▶ [Text provided]:
In the example below, we draw a bar plot to show the number of respondents in different racial groups. In aes(), we only indicate the variable RACE by setting x = RACE. R then will count the number of respondents for each racial groups. We, then, use geom_bar() to plot it.

ggplot(minneapolis_2017, aes(x = RACE)) +
  geom_bar()

In the following example, we count the number of respondents in each racial groups firstly. In the next step, we plot the bar plot by setting stat = 'identity' in geom_bar() to tell R to plot a bar plot based on the values directly (without counting).

## count the number of respondents based on RACE
minneaplis_race <- minneapolis_2017 %>% 
  group_by(RACE) %>% 
  summarise(count = n())

ggplot(minneaplis_race, aes(RACE, count)) +
  geom_bar(stat = 'identity') # you need to specify stat = 'identity' to plot the value for each year

Or you could use another geometry called geom_col() to do it.

ggplot(minneaplis_race, aes(RACE, count)) +
  geom_col()

ggplot(minneapolis_2017, aes(x = RACE, fill = factor(SEX))) +
  geom_bar()

7.2.3 Line plot

In this example, we use geom_line() to draw a line plot.

## calculate the average personal income for each year
minneapolis_year <- minneapolis %>% 
  group_by(YEAR) %>% 
  summarise(AvgInc = mean(INCTOT, na.rm = T))

## line plot of the trend of average personal income
ggplot(minneapolis_year, aes(YEAR, AvgInc)) +
  geom_line(col = 'Blue') # indicate the color of the line by setting col = 'Blue'

If we map a variable to color in this plot, we will have several lines with different lines indicating different levels in the variable.

## calculate the average personal income for each racial group in each year
minneapolis_year_race <- minneapolis %>% 
  group_by(YEAR, RACE) %>% 
  summarise(AvgInc = mean(INCTOT, na.rm = T))

## line plot of the trend of average personal income
ggplot(minneapolis_year_race, aes(YEAR, AvgInc, col = factor(RACE))) +
  geom_line()

▶ [Directive]:
Write the next part of the ggplot2 tutorial above on drawing bar and line plots in R, picking up after its last code snippet.

▶ [Entries shown]:
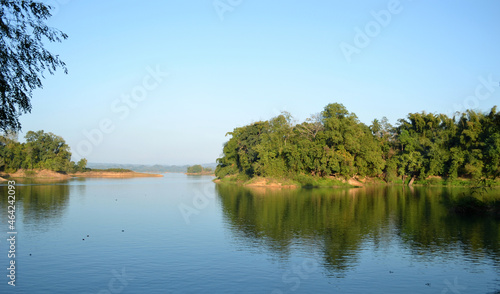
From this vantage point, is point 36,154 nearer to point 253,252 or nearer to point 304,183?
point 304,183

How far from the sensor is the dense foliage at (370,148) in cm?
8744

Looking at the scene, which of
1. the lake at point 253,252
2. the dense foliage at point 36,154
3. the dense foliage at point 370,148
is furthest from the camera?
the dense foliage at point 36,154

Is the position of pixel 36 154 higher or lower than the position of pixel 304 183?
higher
* * *
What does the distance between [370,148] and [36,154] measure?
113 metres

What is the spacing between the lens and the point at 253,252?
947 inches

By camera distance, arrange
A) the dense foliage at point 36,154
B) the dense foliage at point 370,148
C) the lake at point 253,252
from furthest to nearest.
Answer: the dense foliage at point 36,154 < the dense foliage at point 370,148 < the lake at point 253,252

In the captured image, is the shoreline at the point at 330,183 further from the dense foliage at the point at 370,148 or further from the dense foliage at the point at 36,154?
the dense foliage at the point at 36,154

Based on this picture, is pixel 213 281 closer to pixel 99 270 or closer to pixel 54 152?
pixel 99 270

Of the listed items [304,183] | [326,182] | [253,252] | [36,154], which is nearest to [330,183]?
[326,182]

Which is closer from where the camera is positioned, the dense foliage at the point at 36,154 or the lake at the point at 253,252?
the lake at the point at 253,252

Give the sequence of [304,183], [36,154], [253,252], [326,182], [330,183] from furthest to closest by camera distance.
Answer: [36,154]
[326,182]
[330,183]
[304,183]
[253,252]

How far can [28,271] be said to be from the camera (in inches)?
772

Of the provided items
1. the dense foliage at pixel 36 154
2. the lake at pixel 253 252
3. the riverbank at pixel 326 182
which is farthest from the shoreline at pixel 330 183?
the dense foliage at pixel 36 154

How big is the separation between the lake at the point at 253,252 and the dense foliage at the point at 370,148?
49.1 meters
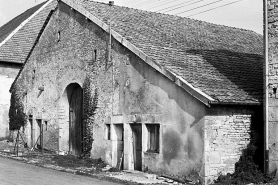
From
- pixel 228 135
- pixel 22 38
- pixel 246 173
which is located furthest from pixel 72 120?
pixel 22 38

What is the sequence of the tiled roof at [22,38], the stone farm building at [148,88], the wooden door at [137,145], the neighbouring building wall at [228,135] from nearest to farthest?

▶ [Result below]:
7.2.4 Boxplot

In the example below, we draw a box plot for the personal income in each racial group. To do this, we map RACE to the x axis, and INCTOT to the y axis. We use factor() to transfer RACE to a factor (categorical variable).

ggplot(minneapolis_2017, aes(factor(RACE), INCTOT)) + 
  geom_boxplot()
## Warning: Removed 454 rows containing non-finite values (stat_boxplot).

One problem of box plots is that they cannot show the number of observations. For example, you do not have an idea how many points in each racial groups. We could use the geometry of jittering instead. Jittering randomly adds a little noise to the data points to avoid overlapping. The points in the plot below has been added some random noise in the direction of x axis.

ggplot(minneapolis_2017, aes(factor(RACE), INCTOT)) + 
  geom_jitter()
## Warning: Removed 454 rows containing missing values (geom_point).

Another geometry is violin plot, which shows the density of the distribution.

ggplot(minneapolis_2017, aes(factor(RACE), INCTOT)) + 
  geom_violin()
## Warning: Removed 454 rows containing non-finite values (stat_ydensity).

ggplot(minneapolis_2017, aes(factor(RACE), INCTOT, col = factor(SEX))) + 
  geom_violin()
## Warning: Removed 454 rows containing non-finite values (stat_ydensity).

7.2.5 Pie chart

In ggplot2, it is not as intuitive as the base function pie() to draw a pie chart.

ggplot(minneaplis_race, aes('', count, fill = factor(RACE))) +
  geom_bar(width = 1, stat = 'identity') +
  coord_polar('y') # transfer the coordinate system to the polar one

Whatggplot2 does here to draw a pie plot is to create a bar plot first.

ggplot(minneaplis_race, aes('', count, fill = factor(RACE))) +
  geom_bar(width = 1, stat = 'identity')

And then transfer the coordinate system to the polar one.

ggplot(minneaplis_race, aes('', count, fill = factor(RACE))) +
  geom_bar(width = 1, stat = 'identity') +
  coord_polar('y')

7.3 Facets

If you want to split up your data by one or more variables and plot each subset in one figure, facet is the element you want to use.

In the following example, we draw a scatter plot for each racial group. In each plot, we map AGE to the x axis and INCTOT to y axis. The three plots are aligned in a row.

p <- ggplot(minneapolis_2017, aes(AGE, INCTOT)) +# store the plot result in variable p
  geom_point()

p + facet_grid(. ~ RACE) # Facets, for each racial group
## Warning: Removed 454 rows containing missing values (geom_point).

If we want to align the plots in a column, exchange the position of the variable in the function.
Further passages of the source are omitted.